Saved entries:
──────

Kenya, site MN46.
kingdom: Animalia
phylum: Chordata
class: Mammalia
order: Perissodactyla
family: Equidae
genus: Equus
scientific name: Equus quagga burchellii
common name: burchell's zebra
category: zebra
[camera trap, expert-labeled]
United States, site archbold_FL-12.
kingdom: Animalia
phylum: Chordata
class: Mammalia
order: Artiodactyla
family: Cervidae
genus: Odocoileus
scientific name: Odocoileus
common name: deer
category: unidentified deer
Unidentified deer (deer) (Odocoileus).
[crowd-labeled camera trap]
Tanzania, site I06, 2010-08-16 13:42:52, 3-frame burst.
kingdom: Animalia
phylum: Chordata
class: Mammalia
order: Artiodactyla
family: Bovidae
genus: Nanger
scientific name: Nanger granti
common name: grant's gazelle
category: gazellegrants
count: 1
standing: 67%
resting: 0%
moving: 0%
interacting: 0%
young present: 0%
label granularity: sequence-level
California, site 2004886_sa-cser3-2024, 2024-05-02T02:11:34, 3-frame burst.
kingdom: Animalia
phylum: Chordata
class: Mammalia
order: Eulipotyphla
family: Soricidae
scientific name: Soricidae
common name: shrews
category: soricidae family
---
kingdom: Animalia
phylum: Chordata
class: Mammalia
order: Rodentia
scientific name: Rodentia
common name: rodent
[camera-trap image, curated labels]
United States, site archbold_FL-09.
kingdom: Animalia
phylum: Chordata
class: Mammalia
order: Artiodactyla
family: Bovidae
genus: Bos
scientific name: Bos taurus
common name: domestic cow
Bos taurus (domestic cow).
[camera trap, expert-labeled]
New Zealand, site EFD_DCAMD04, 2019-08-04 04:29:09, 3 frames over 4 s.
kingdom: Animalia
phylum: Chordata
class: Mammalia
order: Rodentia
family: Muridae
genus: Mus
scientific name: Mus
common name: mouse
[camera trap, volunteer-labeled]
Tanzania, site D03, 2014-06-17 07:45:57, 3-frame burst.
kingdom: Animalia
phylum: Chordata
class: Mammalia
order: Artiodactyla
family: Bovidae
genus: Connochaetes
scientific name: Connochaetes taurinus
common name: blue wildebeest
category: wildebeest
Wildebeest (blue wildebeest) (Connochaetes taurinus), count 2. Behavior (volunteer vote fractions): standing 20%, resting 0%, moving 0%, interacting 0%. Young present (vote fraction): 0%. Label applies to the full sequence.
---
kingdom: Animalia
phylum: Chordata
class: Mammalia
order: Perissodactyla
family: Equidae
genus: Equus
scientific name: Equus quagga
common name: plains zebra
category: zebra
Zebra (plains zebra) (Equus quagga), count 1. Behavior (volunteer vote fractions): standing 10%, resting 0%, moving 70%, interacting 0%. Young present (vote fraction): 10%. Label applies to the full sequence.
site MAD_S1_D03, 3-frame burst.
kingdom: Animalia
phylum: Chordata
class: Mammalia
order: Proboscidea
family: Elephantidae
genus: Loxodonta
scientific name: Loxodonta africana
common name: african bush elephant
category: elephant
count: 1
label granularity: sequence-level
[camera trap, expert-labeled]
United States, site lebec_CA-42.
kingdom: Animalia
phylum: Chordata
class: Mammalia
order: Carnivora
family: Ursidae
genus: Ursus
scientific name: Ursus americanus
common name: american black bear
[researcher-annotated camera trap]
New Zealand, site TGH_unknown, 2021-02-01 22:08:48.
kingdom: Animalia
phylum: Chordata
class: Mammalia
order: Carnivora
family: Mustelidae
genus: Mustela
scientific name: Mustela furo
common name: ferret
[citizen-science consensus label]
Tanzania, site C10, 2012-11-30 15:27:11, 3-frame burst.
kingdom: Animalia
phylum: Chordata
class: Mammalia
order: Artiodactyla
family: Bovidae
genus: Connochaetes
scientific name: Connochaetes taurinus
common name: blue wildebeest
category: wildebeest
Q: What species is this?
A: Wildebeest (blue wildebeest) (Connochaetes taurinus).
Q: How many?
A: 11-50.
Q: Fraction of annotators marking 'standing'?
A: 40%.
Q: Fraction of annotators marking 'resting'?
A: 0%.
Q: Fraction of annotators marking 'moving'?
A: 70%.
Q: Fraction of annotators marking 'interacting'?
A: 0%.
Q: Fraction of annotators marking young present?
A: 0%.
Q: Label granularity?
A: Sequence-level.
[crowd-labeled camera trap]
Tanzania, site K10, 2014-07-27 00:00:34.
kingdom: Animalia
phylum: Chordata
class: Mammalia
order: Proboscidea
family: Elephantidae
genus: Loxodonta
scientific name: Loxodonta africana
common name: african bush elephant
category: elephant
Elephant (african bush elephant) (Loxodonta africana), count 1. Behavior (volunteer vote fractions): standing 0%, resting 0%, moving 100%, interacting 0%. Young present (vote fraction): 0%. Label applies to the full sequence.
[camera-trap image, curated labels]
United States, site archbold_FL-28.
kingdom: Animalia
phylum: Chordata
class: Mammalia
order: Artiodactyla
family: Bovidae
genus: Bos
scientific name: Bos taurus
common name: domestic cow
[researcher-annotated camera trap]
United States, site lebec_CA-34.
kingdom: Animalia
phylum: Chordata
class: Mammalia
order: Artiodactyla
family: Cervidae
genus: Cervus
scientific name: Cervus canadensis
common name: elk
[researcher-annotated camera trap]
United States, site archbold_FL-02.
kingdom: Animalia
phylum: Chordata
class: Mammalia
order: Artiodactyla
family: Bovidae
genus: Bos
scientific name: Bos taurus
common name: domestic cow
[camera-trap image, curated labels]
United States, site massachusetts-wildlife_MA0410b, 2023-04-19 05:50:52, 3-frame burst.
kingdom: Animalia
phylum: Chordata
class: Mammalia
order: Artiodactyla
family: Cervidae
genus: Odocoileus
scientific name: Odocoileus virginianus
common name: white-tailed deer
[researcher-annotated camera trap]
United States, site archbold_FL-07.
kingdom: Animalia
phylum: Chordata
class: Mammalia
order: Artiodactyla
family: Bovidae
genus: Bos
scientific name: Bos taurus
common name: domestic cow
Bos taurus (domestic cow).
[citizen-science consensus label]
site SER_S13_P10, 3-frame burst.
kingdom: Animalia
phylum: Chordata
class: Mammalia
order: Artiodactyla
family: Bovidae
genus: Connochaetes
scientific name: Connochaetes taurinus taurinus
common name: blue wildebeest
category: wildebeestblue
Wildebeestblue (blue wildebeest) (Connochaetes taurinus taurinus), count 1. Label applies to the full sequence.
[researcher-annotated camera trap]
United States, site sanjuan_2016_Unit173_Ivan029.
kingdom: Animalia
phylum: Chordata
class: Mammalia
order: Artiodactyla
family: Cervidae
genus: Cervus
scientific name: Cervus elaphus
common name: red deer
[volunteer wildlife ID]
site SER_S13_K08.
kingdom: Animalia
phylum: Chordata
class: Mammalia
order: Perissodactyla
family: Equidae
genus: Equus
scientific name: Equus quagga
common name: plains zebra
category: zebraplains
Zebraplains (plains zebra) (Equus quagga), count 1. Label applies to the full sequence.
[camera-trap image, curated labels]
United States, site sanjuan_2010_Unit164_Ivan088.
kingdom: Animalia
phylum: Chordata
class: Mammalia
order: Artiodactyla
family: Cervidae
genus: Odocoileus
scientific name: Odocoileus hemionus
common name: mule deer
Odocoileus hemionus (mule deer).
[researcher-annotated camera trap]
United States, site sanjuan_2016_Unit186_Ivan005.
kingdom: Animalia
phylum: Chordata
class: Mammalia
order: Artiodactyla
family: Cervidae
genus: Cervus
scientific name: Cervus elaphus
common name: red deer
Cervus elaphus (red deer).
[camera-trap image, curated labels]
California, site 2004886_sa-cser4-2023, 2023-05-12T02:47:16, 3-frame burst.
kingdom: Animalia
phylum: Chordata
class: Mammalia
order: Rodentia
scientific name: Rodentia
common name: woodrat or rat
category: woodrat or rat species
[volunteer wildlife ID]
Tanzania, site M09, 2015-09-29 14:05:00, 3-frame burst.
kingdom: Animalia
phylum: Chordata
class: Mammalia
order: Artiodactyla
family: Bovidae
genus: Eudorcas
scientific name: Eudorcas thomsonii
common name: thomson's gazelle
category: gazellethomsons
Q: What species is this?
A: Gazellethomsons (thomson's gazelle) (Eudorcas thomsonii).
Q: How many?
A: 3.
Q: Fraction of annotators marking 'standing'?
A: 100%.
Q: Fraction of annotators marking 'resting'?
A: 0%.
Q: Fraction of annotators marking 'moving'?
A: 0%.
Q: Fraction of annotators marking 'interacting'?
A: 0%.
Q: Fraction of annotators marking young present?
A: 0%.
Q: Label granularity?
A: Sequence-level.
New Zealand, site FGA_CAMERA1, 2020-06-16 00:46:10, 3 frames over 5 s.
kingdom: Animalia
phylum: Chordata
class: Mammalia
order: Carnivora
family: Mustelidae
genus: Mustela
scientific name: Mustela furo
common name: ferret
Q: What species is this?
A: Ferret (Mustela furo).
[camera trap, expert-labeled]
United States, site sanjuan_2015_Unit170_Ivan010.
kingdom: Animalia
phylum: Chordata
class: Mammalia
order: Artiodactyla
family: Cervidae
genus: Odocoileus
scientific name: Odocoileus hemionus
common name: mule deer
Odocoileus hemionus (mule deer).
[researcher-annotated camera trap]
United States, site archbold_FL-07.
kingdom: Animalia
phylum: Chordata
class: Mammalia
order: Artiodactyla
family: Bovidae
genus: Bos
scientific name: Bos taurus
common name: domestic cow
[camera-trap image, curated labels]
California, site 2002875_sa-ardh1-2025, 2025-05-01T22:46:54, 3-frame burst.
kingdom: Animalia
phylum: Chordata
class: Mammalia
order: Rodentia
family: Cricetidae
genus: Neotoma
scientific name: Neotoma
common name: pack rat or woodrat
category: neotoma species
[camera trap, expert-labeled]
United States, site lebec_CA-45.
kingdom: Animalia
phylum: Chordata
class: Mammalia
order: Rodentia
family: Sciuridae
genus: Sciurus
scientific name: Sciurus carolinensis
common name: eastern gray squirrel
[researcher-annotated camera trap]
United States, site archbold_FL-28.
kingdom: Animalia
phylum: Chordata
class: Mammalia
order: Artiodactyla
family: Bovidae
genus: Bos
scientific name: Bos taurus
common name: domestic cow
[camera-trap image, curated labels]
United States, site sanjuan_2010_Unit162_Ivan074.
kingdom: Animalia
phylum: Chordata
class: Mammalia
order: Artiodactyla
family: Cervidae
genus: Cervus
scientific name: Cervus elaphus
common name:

──────

Go through the entries and return each line where the word "Tanzania" occurs.

*PROBLEM SOLUTION*
Tanzania, site I06, 2010-08-16 13:42:52, 3-frame burst.
Tanzania, site D03, 2014-06-17 07:45:57, 3-frame burst.
Tanzania, site C10, 2012-11-30 15:27:11, 3-frame burst.
Tanzania, site K10, 2014-07-27 00:00:34.
Tanzania, site M09, 2015-09-29 14:05:00, 3-frame burst.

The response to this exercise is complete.